Well, Susan Ross may be a bit of a Mary Sue right now — she is too awesome to be true — but her parts of the episode had panache and life, which only underscored how grim the rest is. With apologies to Scott Foley, who can only do the job he is given, whenever Jake opens his mouth I just zone out and wait for it to stop.

Let’s begin, though, with that wine cardigan.

Olivia was swaddled in this massive grey blanket of a sweater at the end of last weekwhen Papa Pope made an unwelcome return to her doorstep, popping up behind her new fling, Russell (from Stomp The Yard). What ensues is one of the prototypically irritating Scandal scenes, where Papa Pope exposits for us that if Olivia doesn’t put the kibosh on the Bust B-3.14159 scheme it will bring down the Republic AND the president she cherishes, and then Olivia climbs up on her high horse and unfurls a large banner that says, “I DON’T CARE ABOUT SAVING FITZ. I CARE ABOUT JUSTICE.” At which point Papa Pope responds with a maniacal monologue that made me want to put my fist through the television:

He begins by challenging her feelings for Fitz, and chortling about whether she’s finally realizing that he doesn’t live up to her lofty standards of perfection, that he’s disappointing, that he must have fallen short of her needs, and then cackles, “Wanna dig into some FREUD, baby? HA HA. [rubs hands together] Are you finding that no matter how far you run, no matter how white the knight — HA HA HA HA — that all men are in fact JUST. LIKE. YOUR. FATHER??” I don’t know if Joe Morton is being directed into this, or if he found this character organically and the writers started playing to it, but it is MASSIVELY IRRITATING and off-putting and it’s not really acting or even Acting but ACTIIIIIINNNNGGGGG and it grinds the episode to a halt. Lots of shows are guilty of this, when they hit upon a character or an actor they just think is great, and so then they turn over too much of an episode to them and it becomes an unwitting hijacking (for me, examples are Jenny Slate, Billy Eichner, and occasionally Aubrey Plaza on Parks and Recreation, and Chelsea Peretti on Brooklyn 99). Papa Pope is one of those characters. Whenever he’s on, it’s as if there’s a blanket mandate to give him a two-page monologue in which spittle spews from his maw like a power sprayer to a thirsty lawn. No one emerges undrenched.

INFORMATION SUPPLIED.
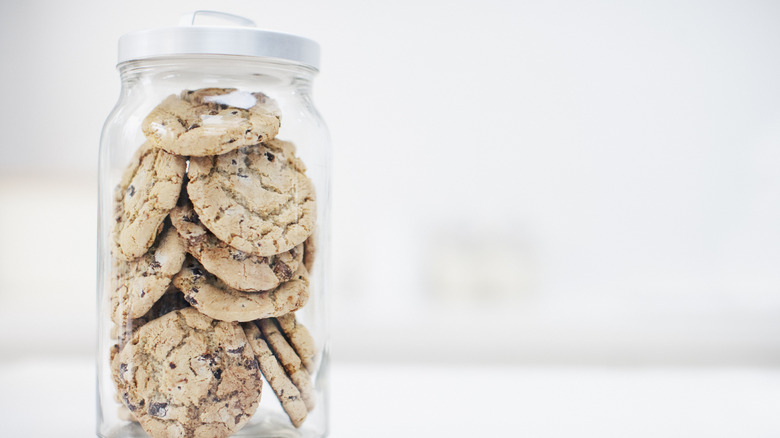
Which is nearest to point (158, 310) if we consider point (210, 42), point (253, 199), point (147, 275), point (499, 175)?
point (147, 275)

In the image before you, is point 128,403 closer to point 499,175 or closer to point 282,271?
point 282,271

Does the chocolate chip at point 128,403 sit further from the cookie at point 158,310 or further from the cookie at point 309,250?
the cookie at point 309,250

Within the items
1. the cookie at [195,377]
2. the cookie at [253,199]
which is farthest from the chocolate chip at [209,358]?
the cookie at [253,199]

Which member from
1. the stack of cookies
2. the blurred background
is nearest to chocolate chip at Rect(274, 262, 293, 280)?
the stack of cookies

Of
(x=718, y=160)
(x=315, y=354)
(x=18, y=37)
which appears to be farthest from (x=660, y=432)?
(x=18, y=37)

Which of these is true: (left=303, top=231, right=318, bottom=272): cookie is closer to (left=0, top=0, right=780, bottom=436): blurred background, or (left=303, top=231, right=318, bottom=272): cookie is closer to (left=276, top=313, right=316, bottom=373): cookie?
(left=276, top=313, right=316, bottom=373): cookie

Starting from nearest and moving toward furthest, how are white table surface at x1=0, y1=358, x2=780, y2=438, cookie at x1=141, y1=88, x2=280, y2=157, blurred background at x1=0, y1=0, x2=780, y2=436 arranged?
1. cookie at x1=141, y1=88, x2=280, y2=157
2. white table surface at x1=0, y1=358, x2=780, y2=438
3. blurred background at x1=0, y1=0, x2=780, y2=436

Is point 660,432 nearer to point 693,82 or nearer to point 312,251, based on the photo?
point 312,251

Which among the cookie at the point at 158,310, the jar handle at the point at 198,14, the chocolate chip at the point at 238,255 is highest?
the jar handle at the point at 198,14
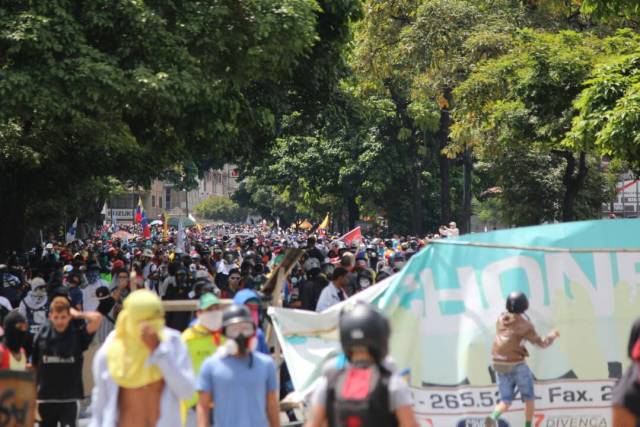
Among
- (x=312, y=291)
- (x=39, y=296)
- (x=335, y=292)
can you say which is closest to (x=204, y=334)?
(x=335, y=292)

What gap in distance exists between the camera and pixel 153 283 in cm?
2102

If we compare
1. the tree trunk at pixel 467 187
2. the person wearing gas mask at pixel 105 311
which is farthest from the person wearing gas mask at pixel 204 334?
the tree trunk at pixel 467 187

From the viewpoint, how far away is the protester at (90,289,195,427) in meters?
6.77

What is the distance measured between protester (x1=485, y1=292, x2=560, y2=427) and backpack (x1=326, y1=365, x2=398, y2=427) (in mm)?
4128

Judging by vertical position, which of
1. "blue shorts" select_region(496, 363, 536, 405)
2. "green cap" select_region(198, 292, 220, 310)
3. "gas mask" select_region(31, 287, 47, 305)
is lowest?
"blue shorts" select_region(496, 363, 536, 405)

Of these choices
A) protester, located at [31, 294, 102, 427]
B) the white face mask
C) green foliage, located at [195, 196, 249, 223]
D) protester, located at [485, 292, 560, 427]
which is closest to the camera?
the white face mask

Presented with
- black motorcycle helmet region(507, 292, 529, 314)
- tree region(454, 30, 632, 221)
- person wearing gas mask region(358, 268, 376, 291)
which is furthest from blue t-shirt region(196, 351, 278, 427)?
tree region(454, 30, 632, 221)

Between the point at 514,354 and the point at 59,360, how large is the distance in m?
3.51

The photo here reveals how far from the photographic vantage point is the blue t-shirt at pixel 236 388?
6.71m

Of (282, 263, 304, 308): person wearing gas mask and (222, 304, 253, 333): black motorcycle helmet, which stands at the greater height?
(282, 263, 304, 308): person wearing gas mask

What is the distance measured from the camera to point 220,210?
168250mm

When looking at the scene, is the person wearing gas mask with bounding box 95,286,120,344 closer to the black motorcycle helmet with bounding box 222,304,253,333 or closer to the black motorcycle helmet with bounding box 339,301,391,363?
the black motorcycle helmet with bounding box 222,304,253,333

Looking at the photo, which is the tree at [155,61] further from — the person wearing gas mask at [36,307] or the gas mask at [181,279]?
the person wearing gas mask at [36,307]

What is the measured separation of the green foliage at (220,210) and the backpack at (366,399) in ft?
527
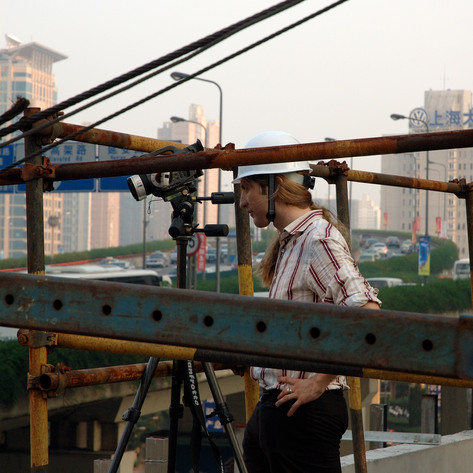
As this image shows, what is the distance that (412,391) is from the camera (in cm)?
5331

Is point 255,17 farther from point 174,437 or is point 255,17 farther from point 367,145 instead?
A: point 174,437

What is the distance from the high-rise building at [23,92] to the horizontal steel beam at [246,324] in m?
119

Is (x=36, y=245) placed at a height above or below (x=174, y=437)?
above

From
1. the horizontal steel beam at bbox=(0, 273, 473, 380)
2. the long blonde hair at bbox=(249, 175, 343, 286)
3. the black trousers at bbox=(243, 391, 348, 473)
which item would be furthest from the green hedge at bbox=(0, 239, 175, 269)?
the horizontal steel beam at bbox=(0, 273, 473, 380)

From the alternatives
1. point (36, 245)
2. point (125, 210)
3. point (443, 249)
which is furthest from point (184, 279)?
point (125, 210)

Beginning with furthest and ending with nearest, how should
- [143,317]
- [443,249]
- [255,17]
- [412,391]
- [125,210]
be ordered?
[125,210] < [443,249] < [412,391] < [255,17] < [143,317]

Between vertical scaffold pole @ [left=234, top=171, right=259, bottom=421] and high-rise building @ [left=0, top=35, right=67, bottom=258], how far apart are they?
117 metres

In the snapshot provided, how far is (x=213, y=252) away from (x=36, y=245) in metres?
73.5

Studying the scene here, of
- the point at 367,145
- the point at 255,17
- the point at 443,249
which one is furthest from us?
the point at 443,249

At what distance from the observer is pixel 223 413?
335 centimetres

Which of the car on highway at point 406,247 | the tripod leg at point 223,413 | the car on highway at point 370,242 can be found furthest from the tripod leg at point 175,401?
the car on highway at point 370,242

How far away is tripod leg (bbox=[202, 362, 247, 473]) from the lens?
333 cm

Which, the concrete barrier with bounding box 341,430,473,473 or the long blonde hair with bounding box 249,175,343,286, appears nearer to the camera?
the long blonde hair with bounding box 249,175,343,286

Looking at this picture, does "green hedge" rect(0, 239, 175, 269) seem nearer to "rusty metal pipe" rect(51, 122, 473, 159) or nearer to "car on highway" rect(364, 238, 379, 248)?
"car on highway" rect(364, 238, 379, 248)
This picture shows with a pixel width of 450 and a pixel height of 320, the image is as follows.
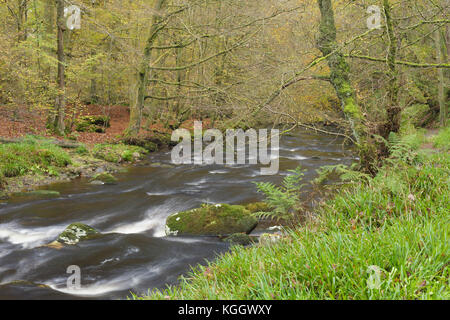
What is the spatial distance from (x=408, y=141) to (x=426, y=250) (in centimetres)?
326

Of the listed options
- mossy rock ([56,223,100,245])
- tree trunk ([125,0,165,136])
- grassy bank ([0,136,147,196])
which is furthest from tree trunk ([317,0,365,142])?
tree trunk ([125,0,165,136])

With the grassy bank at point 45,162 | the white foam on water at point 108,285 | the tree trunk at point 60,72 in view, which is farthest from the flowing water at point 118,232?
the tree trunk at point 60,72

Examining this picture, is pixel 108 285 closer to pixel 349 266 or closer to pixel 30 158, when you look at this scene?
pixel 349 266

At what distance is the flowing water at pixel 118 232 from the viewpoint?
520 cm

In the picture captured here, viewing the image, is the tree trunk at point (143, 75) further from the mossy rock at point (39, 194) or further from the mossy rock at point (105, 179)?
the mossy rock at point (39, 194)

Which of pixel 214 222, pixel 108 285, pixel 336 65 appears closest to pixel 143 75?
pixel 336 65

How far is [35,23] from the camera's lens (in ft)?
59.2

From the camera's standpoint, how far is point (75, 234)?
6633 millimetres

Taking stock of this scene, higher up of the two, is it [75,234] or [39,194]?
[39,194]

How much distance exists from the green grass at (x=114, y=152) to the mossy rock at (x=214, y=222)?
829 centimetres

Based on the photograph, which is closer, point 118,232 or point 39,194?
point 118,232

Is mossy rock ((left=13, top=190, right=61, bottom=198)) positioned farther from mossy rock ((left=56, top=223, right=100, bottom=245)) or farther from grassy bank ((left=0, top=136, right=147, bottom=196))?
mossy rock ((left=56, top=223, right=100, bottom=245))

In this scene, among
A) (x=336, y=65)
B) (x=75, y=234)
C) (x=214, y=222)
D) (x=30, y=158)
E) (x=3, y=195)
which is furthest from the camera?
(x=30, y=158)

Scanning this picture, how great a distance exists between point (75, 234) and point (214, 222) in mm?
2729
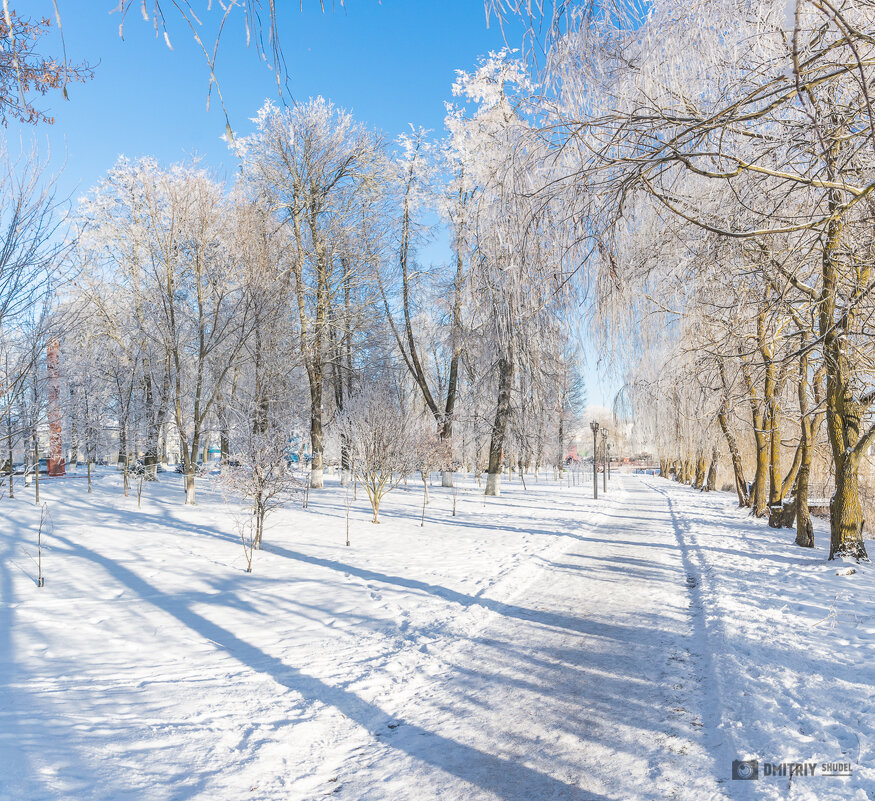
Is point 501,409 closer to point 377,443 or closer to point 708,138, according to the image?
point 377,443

TASK 1.
Answer these questions using the Scandal recap, one line per answer:
(a) Which actor does the writer apologize to before criticizing Jake?
(b) What color is the sweater Olivia wore when Papa Pope returned to her doorstep?
(c) Which actor plays Papa Pope?
TASK 2.
The Scandal recap names performers from other shows who the writer says end up hijacking episodes. List all of them.
TASK 3.
From the Scandal recap, extract the passage starting at "Well, Susan Ross" up to and including "that wine cardigan.".

WRITTEN RESPONSE 1.
(a) Scott Foley
(b) Grey
(c) Joe Morton

WRITTEN RESPONSE 2.
Jenny Slate, Billy Eichner, Aubrey Plaza, Chelsea Peretti

WRITTEN RESPONSE 3.
Well, Susan Ross may be a bit of a Mary Sue right now — she is too awesome to be true — but her parts of the episode had panache and life, which only underscored how grim the rest is. With apologies to Scott Foley, who can only do the job he is given, whenever Jake opens his mouth I just zone out and wait for it to stop.

Let’s begin, though, with that wine cardigan.